(Task requirements):
Down to the last line, transcribe the records verbatim and exclude the images.

### Available data

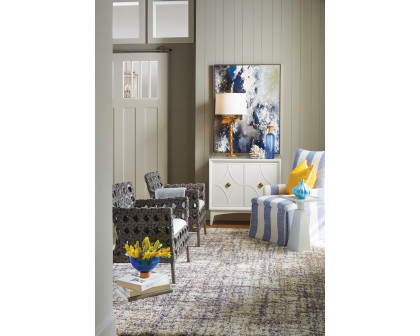 Wildwood - Diamond Cabinet in Any Benjamin Moore Color, Wood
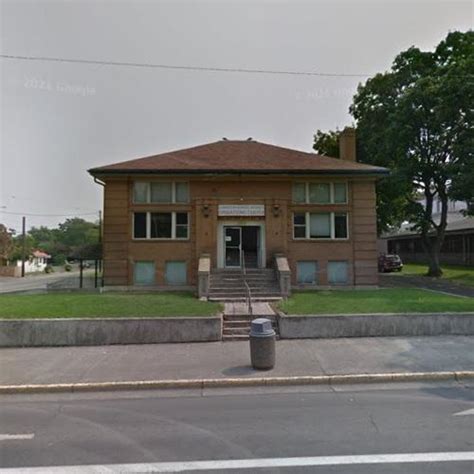 Clarkston Public Library In Clarkston Wa Google Maps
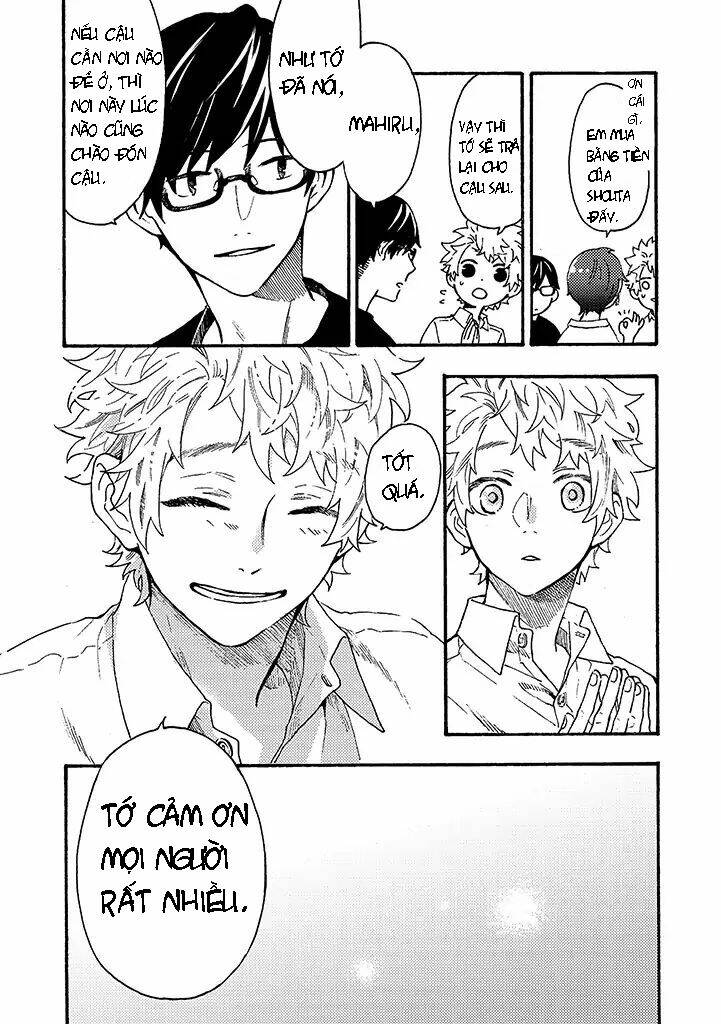 Ăn Một Bữa Do Cháu Nấu Đi Mà: Chapter 6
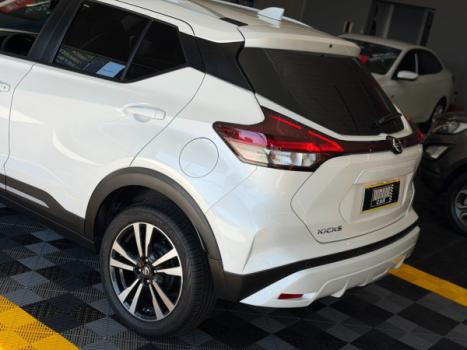 NISSAN Kicks 1.6 16V 4P FLEXSTART ADVANCE XTRONIC AUTOM�TICO CVT, Foto 11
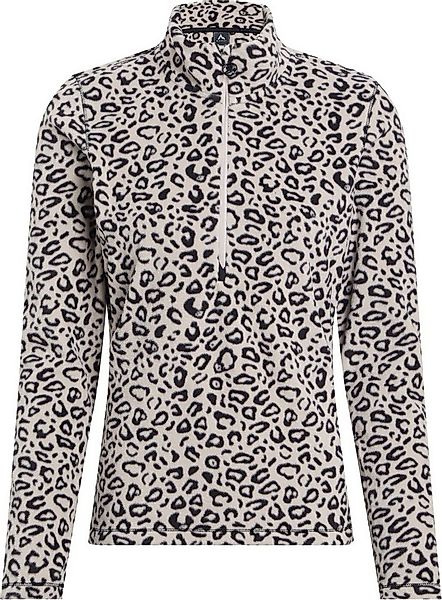 McKINLEY Fleecepullover Da.-Langarmshirt Dora II W GREY/AOP günstig online kaufen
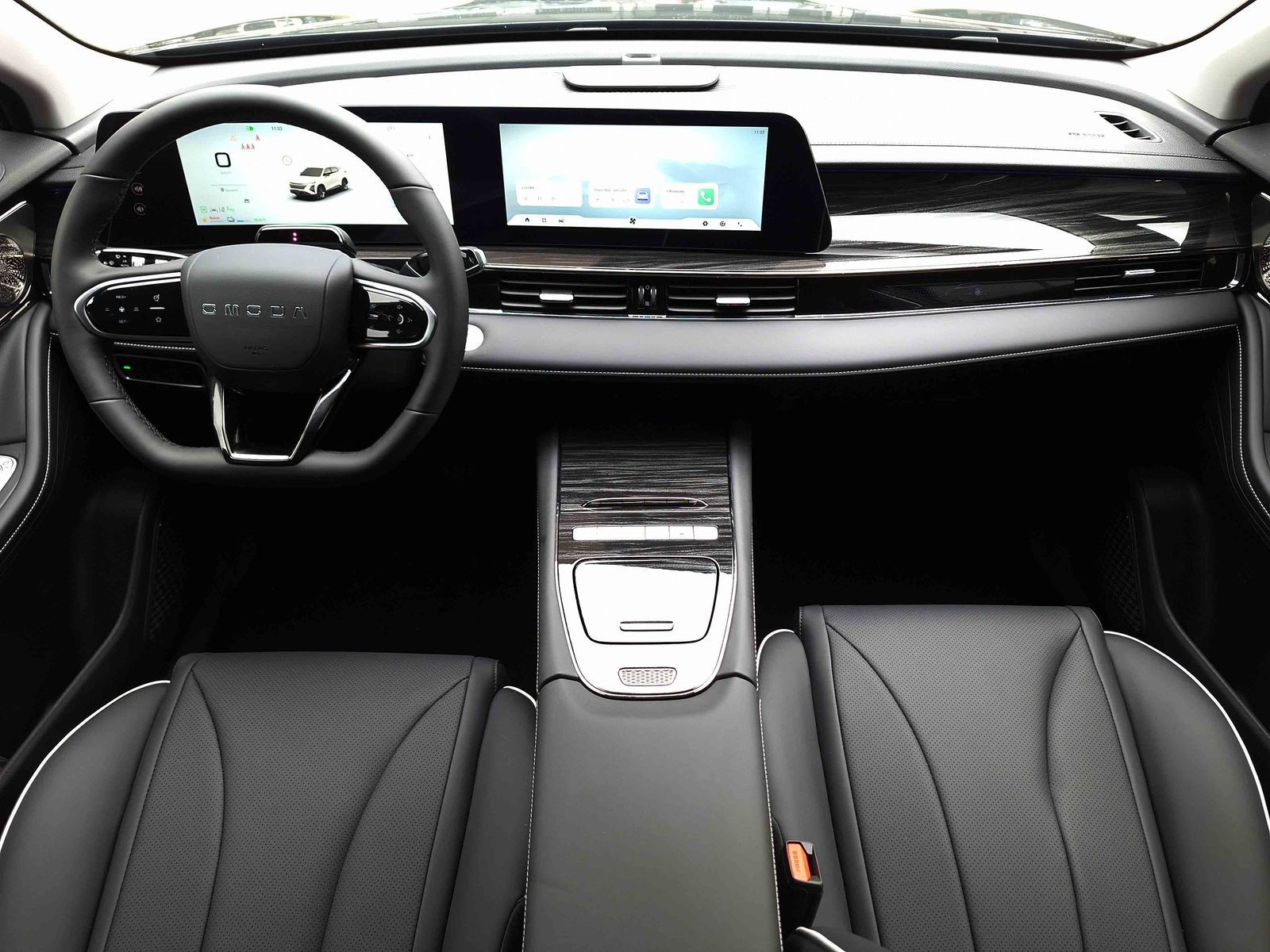 8 - Omoda 5 OMODA SHS-H HEV 1.5TGDI - Trazione anteriore DHT1 Premium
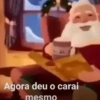 Agora deu o carai smo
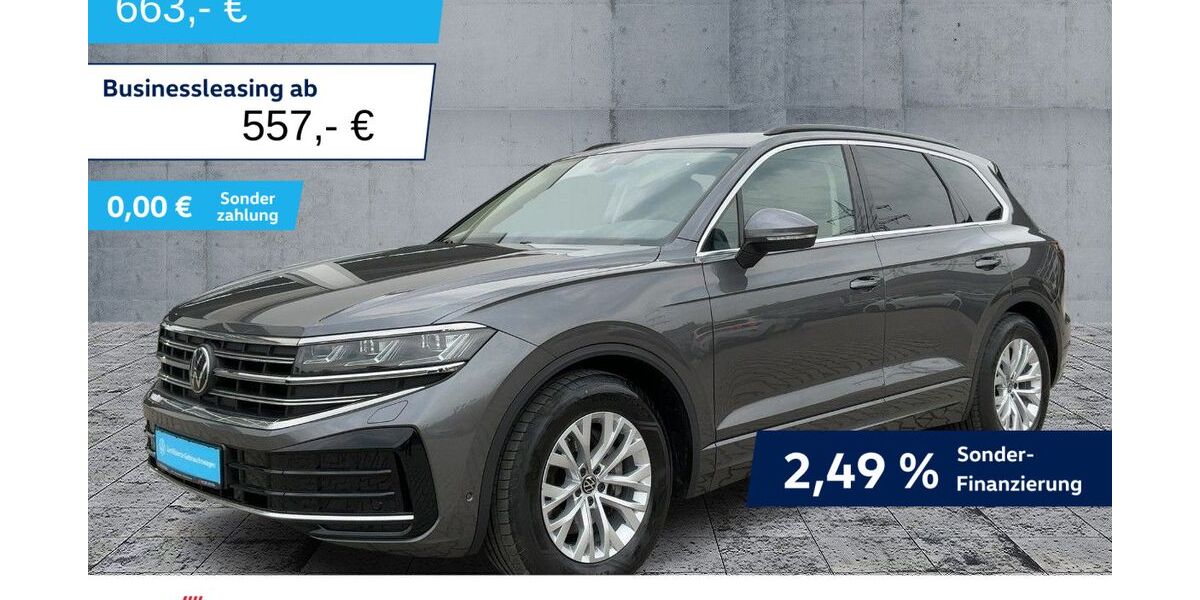 VW Touareg 14.048 km 60.830 &euro; Kulmbach 95326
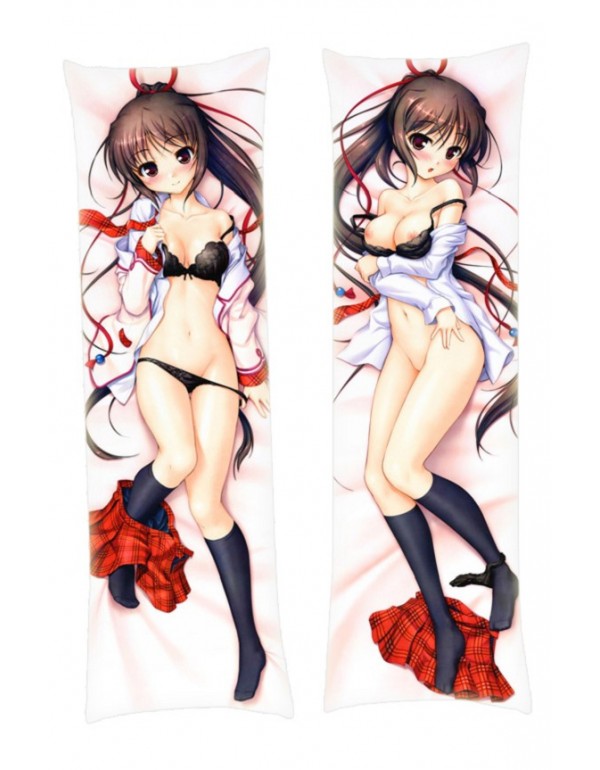 Daitoshokan no Hitsujikai Tamamo Sakuraba Dakimakura Body Pillow Anime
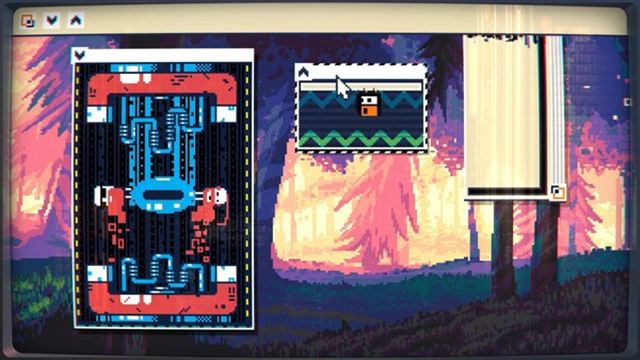 Hình ảnh trong game MainFrames-P2P Hình ảnh trong game MainFrames-P2P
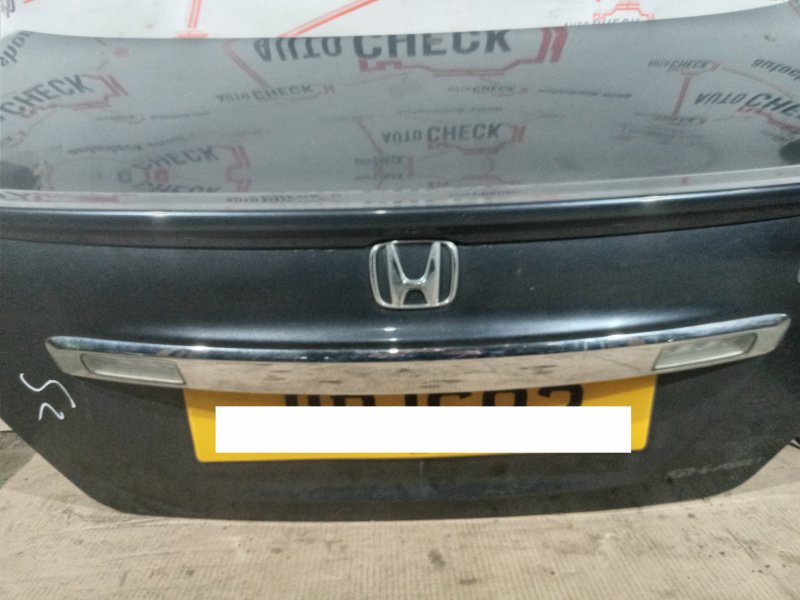 Планка подсветки номера задняя Honda Legend 2004-2012 Седан 3.5 бензин J35A 74890-SJA-E01ZC контрактная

######

(Solution for this task):
 Wildwood - Diamond Cabinet in Any Benjamin Moore Color, Wood
 Clarkston Public Library In Clarkston Wa Google Maps
 Ăn Một Bữa Do Cháu Nấu Đi Mà: Chapter 6
 NISSAN Kicks 1.6 16V 4P FLEXSTART ADVANCE XTRONIC AUTOM�TICO CVT, Foto 11
 McKINLEY Fleecepullover Da.-Langarmshirt Dora II W GREY/AOP günstig online kaufen
 8 - Omoda 5 OMODA SHS-H HEV 1.5TGDI - Trazione anteriore DHT1 Premium
 Agora deu o carai smo
 VW Touareg 14.048 km 60.830 &euro; Kulmbach 95326
 Daitoshokan no Hitsujikai Tamamo Sakuraba Dakimakura Body Pillow Anime
 Hình ảnh trong game MainFrames-P2P Hình ảnh trong game MainFrames-P2P
 Планка подсветки номера задняя Honda Legend 2004-2012 Седан 3.5 бензин J35A 74890-SJA-E01ZC контрактная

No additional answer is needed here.